January is peak season for booking holidays and – predictably – there’s even a special term for it: Sunshine Saturday. Apparently last Saturday, 7th January, the major tour operators were expecting over 1m holiday enquiries as people start to plan their summer holiday to take their mind off the post-Christmas slump. When you work in water hygiene and Legionella control however, foreign travel doesn’t just make you think of sandy beaches and sundowners as it’s also a significant source of Legionnaires’ disease.
When Public Health England, the body responsible for monitoring and recording cases of Legionnaires’ disease, tracks diagnosis rates it assigns each case a ‘likely exposure category’: community, nosocomial and travel abroad. In 2015 travel abroad was linked to 46% of Legionnaires’ cases in the UK, with countries across Europe, Asia and the Americas featuring on the table of source nations.

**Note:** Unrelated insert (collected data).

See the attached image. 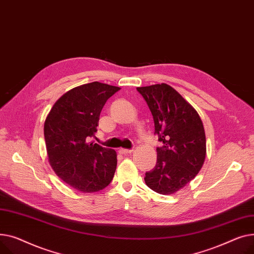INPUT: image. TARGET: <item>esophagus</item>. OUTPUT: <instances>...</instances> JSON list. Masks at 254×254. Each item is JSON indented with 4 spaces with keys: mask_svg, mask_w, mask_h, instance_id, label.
<instances>
[{
    "mask_svg": "<svg viewBox=\"0 0 254 254\" xmlns=\"http://www.w3.org/2000/svg\"><path fill=\"white\" fill-rule=\"evenodd\" d=\"M133 152V150H127V148H120L119 150V153L122 155H127V154H131Z\"/></svg>",
    "mask_w": 254,
    "mask_h": 254,
    "instance_id": "1",
    "label": "esophagus"
}]
</instances>
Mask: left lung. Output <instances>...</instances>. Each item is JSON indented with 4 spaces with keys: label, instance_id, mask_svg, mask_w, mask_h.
Segmentation results:
<instances>
[{
    "label": "left lung",
    "instance_id": "8db88e82",
    "mask_svg": "<svg viewBox=\"0 0 254 254\" xmlns=\"http://www.w3.org/2000/svg\"><path fill=\"white\" fill-rule=\"evenodd\" d=\"M155 123L157 163L145 173L146 186L162 195L183 189L195 178L206 157V137L201 119L190 104L167 84L137 87Z\"/></svg>",
    "mask_w": 254,
    "mask_h": 254
}]
</instances>
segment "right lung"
<instances>
[{
    "label": "right lung",
    "mask_w": 254,
    "mask_h": 254,
    "mask_svg": "<svg viewBox=\"0 0 254 254\" xmlns=\"http://www.w3.org/2000/svg\"><path fill=\"white\" fill-rule=\"evenodd\" d=\"M120 88L92 82L71 89L59 98L44 124L49 163L56 175L72 189L93 192L108 187L117 168L115 150L95 137L107 100Z\"/></svg>",
    "instance_id": "right-lung-1"
}]
</instances>
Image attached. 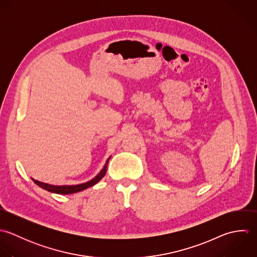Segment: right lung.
I'll use <instances>...</instances> for the list:
<instances>
[{
    "label": "right lung",
    "mask_w": 257,
    "mask_h": 257,
    "mask_svg": "<svg viewBox=\"0 0 257 257\" xmlns=\"http://www.w3.org/2000/svg\"><path fill=\"white\" fill-rule=\"evenodd\" d=\"M110 160V157L107 159L106 161V164L104 165V168L101 170V172L95 177L93 178L92 180L86 182V183H82V184H78V185H64V186H54V185H51V184H47V183H43V182H40L38 180H34V182L40 186L41 188L47 190V191H50L52 193H57V194H71V193H76V192H79V191H82L84 189H87L93 185H95L96 183H98L106 174V171H107V166H108V162Z\"/></svg>",
    "instance_id": "add662e5"
}]
</instances>
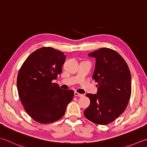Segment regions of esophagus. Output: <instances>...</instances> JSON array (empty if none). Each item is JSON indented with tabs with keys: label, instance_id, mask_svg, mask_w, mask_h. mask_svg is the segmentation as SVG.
Instances as JSON below:
<instances>
[{
	"label": "esophagus",
	"instance_id": "34e87169",
	"mask_svg": "<svg viewBox=\"0 0 147 147\" xmlns=\"http://www.w3.org/2000/svg\"><path fill=\"white\" fill-rule=\"evenodd\" d=\"M74 95L76 96H78V97H82L83 96V94H80L79 92H74Z\"/></svg>",
	"mask_w": 147,
	"mask_h": 147
}]
</instances>
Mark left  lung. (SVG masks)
Returning <instances> with one entry per match:
<instances>
[{
  "mask_svg": "<svg viewBox=\"0 0 147 147\" xmlns=\"http://www.w3.org/2000/svg\"><path fill=\"white\" fill-rule=\"evenodd\" d=\"M96 59L92 79L98 83L97 94L88 93L90 105L84 112L89 121L100 125L113 122L126 109L131 94L129 68L115 51L100 48L90 53Z\"/></svg>",
  "mask_w": 147,
  "mask_h": 147,
  "instance_id": "8db88e82",
  "label": "left lung"
}]
</instances>
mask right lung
<instances>
[{
    "instance_id": "add662e5",
    "label": "right lung",
    "mask_w": 147,
    "mask_h": 147,
    "mask_svg": "<svg viewBox=\"0 0 147 147\" xmlns=\"http://www.w3.org/2000/svg\"><path fill=\"white\" fill-rule=\"evenodd\" d=\"M66 56L50 47L33 52L18 74L17 88L26 113L41 124L58 121L65 114L73 99L74 91L62 89L53 83L62 72Z\"/></svg>"
}]
</instances>
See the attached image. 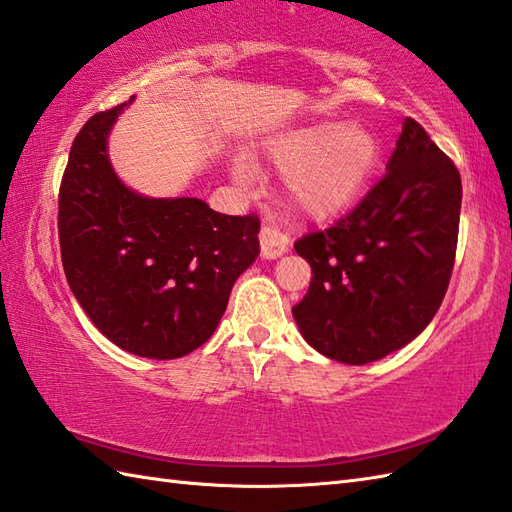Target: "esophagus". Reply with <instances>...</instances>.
<instances>
[{"mask_svg":"<svg viewBox=\"0 0 512 512\" xmlns=\"http://www.w3.org/2000/svg\"><path fill=\"white\" fill-rule=\"evenodd\" d=\"M289 249V238L282 234L276 225L265 223L260 227V254L267 260L282 256Z\"/></svg>","mask_w":512,"mask_h":512,"instance_id":"obj_1","label":"esophagus"}]
</instances>
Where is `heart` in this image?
Segmentation results:
<instances>
[{
    "instance_id": "heart-1",
    "label": "heart",
    "mask_w": 512,
    "mask_h": 512,
    "mask_svg": "<svg viewBox=\"0 0 512 512\" xmlns=\"http://www.w3.org/2000/svg\"><path fill=\"white\" fill-rule=\"evenodd\" d=\"M379 153L377 135L357 122L311 124L269 146L271 162L287 177L293 206L309 217H328L350 206L370 181ZM234 175L252 181L254 168L238 160Z\"/></svg>"
}]
</instances>
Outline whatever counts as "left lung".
<instances>
[{
	"label": "left lung",
	"instance_id": "1",
	"mask_svg": "<svg viewBox=\"0 0 512 512\" xmlns=\"http://www.w3.org/2000/svg\"><path fill=\"white\" fill-rule=\"evenodd\" d=\"M460 203L458 168L405 118L379 184L333 227L293 245L313 274L293 306L306 342L363 366L423 333L449 287Z\"/></svg>",
	"mask_w": 512,
	"mask_h": 512
}]
</instances>
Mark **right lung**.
Returning <instances> with one entry per match:
<instances>
[{
    "label": "right lung",
    "instance_id": "1",
    "mask_svg": "<svg viewBox=\"0 0 512 512\" xmlns=\"http://www.w3.org/2000/svg\"><path fill=\"white\" fill-rule=\"evenodd\" d=\"M124 107L96 113L72 144L59 190L63 269L89 320L118 348L177 359L219 326L236 278L260 252V221L124 186L107 155Z\"/></svg>",
    "mask_w": 512,
    "mask_h": 512
}]
</instances>
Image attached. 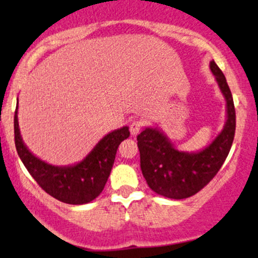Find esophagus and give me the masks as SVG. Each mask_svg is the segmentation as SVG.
I'll return each instance as SVG.
<instances>
[{"label": "esophagus", "instance_id": "esophagus-1", "mask_svg": "<svg viewBox=\"0 0 258 258\" xmlns=\"http://www.w3.org/2000/svg\"><path fill=\"white\" fill-rule=\"evenodd\" d=\"M142 127H143V123L142 121H133V122L130 125V131H131L132 136H137L139 132H141Z\"/></svg>", "mask_w": 258, "mask_h": 258}]
</instances>
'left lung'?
<instances>
[{
	"label": "left lung",
	"instance_id": "8db88e82",
	"mask_svg": "<svg viewBox=\"0 0 258 258\" xmlns=\"http://www.w3.org/2000/svg\"><path fill=\"white\" fill-rule=\"evenodd\" d=\"M222 96L226 100L223 128L203 149L179 150L156 126H147L138 135L141 170L153 191L168 199L180 200L197 194L220 171L232 148L235 133V109L223 73L210 61Z\"/></svg>",
	"mask_w": 258,
	"mask_h": 258
}]
</instances>
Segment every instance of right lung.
<instances>
[{
	"label": "right lung",
	"mask_w": 258,
	"mask_h": 258,
	"mask_svg": "<svg viewBox=\"0 0 258 258\" xmlns=\"http://www.w3.org/2000/svg\"><path fill=\"white\" fill-rule=\"evenodd\" d=\"M130 137L128 127L105 135L81 161L68 166L48 164L25 146L18 122V102L14 114V141L18 155L37 184L51 197L65 204L84 205L102 193L111 172L120 143Z\"/></svg>",
	"instance_id": "right-lung-1"
}]
</instances>
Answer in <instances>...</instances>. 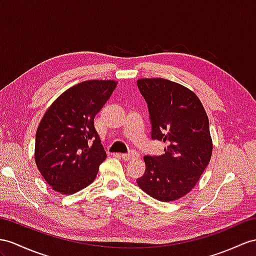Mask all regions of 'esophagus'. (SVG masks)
<instances>
[{
    "mask_svg": "<svg viewBox=\"0 0 256 256\" xmlns=\"http://www.w3.org/2000/svg\"><path fill=\"white\" fill-rule=\"evenodd\" d=\"M136 158H139V153H136L134 151H132L129 153H126V154H122V158L124 160H134Z\"/></svg>",
    "mask_w": 256,
    "mask_h": 256,
    "instance_id": "esophagus-1",
    "label": "esophagus"
}]
</instances>
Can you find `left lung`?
Masks as SVG:
<instances>
[{
	"mask_svg": "<svg viewBox=\"0 0 256 256\" xmlns=\"http://www.w3.org/2000/svg\"><path fill=\"white\" fill-rule=\"evenodd\" d=\"M136 84L148 103L152 139L166 143L165 154L143 158L146 172L136 184L158 201H176L194 188L210 160L206 112L196 93L180 84L141 78Z\"/></svg>",
	"mask_w": 256,
	"mask_h": 256,
	"instance_id": "8db88e82",
	"label": "left lung"
}]
</instances>
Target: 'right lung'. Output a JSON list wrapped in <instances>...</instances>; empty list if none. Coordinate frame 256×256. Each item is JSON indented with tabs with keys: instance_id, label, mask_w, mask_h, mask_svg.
Returning <instances> with one entry per match:
<instances>
[{
	"instance_id": "add662e5",
	"label": "right lung",
	"mask_w": 256,
	"mask_h": 256,
	"mask_svg": "<svg viewBox=\"0 0 256 256\" xmlns=\"http://www.w3.org/2000/svg\"><path fill=\"white\" fill-rule=\"evenodd\" d=\"M117 86L88 80L70 86L50 105L36 134L34 162L42 177L62 194H74L94 182L106 158L94 117Z\"/></svg>"
}]
</instances>
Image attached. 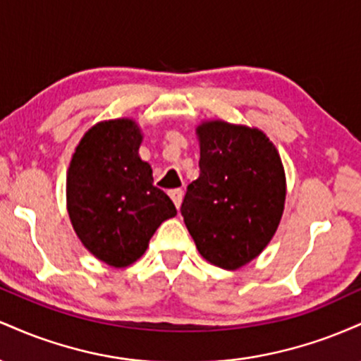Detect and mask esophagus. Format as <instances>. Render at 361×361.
I'll return each instance as SVG.
<instances>
[{"label": "esophagus", "mask_w": 361, "mask_h": 361, "mask_svg": "<svg viewBox=\"0 0 361 361\" xmlns=\"http://www.w3.org/2000/svg\"><path fill=\"white\" fill-rule=\"evenodd\" d=\"M169 197H171V200L175 202L176 209H180V205H181V200H183V192H181L180 188H176V190H171V192H169Z\"/></svg>", "instance_id": "34e87169"}]
</instances>
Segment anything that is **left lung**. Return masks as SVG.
<instances>
[{
  "mask_svg": "<svg viewBox=\"0 0 361 361\" xmlns=\"http://www.w3.org/2000/svg\"><path fill=\"white\" fill-rule=\"evenodd\" d=\"M197 134L200 176L186 188L181 215L207 261L238 270L276 233L285 205L283 164L258 128L212 120Z\"/></svg>",
  "mask_w": 361,
  "mask_h": 361,
  "instance_id": "left-lung-1",
  "label": "left lung"
}]
</instances>
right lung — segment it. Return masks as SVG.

Thailand and the United Arab Emirates topped the league, with Bulgaria and Italy not far behind, so it’s clear that this is not the preserve of poor or third world countries, but a democratic disease happy to thrive anywhere it finds little resistance.
So why is travel a risk factor for Legionnaires’ disease? One of the main issues is holiday accommodation, particularly hotels and apartment blocks where there is likely to be air conditioning, cooling towers and a large and complex plumbing system. The very first outbreak of Legionnaires’ disease occurred in a hotel and - after a lengthy investigation - it was found to have originated in the cooling tower of the hotel’s air conditioning system where Legionella bacteria was flourishing. Air conditioning systems are the perfect delivery mechanism for a waterborne bacteria which is breathed in via fine droplets in the air.
In other sorts of holiday accommodation e.g. mobile homes or caravans, boats, villas and even AirBnB properties, there may also be an issue of stagnant water. Where water is stored in a tank and is not used or flushed through frequently, Legionella bacteria can take hold. Temperature control is another problem, so where a tank in a mobile home or boat may be exposed to fluctuating outside temperatures and potentially quite warm weather, the water in the tank will heat up and create the perfect environment for bacteria to grow.
Cruise ships are another captive environment where, if proper Legionella control isn’t in place, disease can quickly spread via air conditioning and showers and infect large numbers of people. Swimming pools and Jacuzzis are also potential hazards if the water and filters are not properly cleaned and regulated.
An additional factor in foreign travel is the potential for less stringent Legionella control. Here in the UK we have some fairly rigorous legislation in place and a strong culture of health and safety, whereas in many other cultures and countries this is not necessarily the case. The United States still suffers from repeated outbreaks of Legionnaires’ disease, despite being arguably one of the most developed and technologically advanced nations on Earth.
While we don’t want to put a damper on the excitement of booking a holiday, it’s worth bearing in mind the health and hygiene record of your intended destination and chosen accommodation, especially if you’re in a higher risk group (over 50, a smoker or suffering from a compromised immune system).
And lastly, if you’re in charge of any holiday accommodation in the UK or own a boat or caravan, make sure you have proper Legionella controls in place (search our blog for advice).